WORK ITEM = Your answer should be a single number: the count of lines in the material below that hold "Moving".

--- SOURCE MATERIAL Enclosed Below ---

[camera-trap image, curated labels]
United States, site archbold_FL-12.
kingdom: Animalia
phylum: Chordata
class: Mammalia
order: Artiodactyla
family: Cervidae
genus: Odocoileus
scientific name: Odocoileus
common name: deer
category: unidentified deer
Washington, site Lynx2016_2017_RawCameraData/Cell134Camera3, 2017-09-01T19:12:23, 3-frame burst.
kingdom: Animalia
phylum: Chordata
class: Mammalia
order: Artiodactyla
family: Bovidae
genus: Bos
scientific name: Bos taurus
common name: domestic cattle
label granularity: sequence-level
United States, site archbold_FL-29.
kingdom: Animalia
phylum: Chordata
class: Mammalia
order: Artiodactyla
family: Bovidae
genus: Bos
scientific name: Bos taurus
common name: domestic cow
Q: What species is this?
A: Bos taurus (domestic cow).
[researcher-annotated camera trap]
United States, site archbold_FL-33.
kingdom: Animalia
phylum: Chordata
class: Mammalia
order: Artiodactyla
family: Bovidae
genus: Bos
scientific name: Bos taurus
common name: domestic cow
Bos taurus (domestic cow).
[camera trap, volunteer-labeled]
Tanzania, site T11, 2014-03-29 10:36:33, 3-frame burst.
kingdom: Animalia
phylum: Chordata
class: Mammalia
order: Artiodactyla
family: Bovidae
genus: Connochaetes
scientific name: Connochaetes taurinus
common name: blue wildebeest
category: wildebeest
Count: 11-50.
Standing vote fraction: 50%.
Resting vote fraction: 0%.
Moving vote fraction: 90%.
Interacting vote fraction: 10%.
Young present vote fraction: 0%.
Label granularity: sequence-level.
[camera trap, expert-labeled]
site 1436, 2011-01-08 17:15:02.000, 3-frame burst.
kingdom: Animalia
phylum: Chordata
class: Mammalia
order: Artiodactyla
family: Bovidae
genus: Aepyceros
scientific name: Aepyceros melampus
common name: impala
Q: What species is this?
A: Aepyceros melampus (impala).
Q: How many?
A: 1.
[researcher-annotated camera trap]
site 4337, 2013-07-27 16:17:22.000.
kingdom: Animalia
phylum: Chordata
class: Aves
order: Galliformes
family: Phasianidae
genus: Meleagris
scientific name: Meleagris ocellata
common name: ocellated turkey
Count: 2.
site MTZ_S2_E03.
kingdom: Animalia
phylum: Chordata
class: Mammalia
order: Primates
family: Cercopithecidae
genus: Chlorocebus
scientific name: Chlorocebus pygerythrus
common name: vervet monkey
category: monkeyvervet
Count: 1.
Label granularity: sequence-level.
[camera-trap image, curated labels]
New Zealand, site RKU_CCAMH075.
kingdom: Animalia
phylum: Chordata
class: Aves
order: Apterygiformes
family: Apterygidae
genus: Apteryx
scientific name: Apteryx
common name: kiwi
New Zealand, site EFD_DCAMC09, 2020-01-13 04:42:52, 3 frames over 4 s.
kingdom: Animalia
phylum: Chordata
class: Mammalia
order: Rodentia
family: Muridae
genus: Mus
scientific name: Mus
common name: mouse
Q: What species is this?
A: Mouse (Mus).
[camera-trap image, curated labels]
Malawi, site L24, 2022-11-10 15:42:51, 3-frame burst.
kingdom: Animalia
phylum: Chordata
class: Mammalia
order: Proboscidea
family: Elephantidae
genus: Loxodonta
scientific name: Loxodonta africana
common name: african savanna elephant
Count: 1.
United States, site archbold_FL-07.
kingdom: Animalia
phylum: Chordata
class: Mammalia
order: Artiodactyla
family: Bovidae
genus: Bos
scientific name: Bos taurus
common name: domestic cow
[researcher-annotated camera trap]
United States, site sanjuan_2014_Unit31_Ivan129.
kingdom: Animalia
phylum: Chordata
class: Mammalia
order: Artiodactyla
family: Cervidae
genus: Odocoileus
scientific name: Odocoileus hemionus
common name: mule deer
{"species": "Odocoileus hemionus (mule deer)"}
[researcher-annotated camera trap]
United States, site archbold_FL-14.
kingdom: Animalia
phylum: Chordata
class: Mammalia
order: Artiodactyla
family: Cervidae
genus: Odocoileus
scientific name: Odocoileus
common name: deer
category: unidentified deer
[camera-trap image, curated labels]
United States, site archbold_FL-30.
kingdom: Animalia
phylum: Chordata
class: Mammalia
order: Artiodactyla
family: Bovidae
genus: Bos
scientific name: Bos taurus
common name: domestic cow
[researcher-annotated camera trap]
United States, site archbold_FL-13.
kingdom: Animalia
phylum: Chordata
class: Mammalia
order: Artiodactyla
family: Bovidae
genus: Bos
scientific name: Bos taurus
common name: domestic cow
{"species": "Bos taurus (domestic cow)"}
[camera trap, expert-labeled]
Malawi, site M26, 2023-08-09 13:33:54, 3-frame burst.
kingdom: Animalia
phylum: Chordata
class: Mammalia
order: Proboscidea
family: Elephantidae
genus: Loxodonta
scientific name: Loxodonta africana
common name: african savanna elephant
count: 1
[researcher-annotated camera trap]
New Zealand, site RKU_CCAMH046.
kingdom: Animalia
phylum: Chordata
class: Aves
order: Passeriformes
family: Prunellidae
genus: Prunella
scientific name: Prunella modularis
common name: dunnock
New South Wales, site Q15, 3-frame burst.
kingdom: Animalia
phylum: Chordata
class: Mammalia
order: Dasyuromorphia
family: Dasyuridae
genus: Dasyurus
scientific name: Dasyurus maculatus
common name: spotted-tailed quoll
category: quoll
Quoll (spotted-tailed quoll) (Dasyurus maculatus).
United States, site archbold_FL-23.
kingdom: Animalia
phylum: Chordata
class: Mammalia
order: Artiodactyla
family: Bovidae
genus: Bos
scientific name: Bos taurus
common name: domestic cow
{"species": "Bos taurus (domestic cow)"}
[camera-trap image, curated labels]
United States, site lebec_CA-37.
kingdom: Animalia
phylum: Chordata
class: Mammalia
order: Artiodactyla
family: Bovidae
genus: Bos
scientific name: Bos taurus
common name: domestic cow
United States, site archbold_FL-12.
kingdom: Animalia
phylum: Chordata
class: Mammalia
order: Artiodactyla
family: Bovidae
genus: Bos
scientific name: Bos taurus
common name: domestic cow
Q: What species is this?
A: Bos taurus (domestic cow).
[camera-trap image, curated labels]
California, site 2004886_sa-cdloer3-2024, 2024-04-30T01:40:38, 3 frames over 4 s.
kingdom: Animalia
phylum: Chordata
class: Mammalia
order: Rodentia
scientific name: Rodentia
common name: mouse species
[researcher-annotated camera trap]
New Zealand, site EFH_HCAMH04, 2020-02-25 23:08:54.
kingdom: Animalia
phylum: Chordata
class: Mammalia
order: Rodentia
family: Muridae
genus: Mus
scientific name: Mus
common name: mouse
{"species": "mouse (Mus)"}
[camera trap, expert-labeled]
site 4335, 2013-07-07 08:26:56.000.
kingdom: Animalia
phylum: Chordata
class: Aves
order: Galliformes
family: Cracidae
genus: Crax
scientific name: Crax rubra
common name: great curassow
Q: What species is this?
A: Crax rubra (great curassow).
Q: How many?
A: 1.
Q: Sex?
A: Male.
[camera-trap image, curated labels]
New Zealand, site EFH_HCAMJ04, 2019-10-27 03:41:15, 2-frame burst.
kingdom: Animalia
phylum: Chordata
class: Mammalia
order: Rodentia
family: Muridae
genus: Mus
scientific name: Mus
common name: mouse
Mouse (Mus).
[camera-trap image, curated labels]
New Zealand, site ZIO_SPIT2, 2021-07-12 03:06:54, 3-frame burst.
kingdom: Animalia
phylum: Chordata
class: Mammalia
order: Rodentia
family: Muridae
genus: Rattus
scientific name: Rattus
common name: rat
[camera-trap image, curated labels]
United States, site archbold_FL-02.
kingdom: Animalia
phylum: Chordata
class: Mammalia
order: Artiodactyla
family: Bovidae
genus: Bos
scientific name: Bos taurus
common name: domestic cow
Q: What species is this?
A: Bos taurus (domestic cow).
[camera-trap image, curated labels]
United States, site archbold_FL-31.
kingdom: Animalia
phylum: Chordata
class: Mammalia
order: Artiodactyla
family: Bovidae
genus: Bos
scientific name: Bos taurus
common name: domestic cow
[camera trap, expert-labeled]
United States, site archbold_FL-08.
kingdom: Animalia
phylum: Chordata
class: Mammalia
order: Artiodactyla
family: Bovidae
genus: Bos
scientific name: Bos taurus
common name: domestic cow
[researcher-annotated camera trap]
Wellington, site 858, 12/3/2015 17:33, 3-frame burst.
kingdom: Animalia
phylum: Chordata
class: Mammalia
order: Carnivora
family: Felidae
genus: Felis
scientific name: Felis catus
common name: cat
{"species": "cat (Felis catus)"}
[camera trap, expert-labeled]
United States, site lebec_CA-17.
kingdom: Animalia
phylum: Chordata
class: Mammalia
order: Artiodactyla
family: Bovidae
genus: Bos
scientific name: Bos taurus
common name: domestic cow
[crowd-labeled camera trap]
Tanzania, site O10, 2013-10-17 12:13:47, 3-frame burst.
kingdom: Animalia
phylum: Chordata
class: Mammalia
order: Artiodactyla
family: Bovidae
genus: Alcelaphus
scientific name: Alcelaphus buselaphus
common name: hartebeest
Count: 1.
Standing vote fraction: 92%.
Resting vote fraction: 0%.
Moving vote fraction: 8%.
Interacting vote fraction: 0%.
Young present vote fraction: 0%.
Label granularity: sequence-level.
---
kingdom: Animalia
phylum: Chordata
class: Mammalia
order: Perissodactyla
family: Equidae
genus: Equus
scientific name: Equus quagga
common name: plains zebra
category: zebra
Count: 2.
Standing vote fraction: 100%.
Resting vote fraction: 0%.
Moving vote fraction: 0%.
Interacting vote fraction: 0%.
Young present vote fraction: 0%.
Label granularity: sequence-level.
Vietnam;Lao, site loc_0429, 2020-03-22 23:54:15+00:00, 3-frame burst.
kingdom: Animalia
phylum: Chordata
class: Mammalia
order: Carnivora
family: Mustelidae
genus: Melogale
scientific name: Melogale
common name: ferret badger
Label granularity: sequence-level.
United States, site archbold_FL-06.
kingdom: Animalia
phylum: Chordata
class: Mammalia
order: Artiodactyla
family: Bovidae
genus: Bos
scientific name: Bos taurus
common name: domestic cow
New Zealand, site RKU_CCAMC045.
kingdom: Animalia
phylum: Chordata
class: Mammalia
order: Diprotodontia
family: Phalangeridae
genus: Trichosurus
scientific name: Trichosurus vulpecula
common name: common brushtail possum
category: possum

--- End of Enclosed SOURCE MATERIAL ---

ANSWER SECTION = 3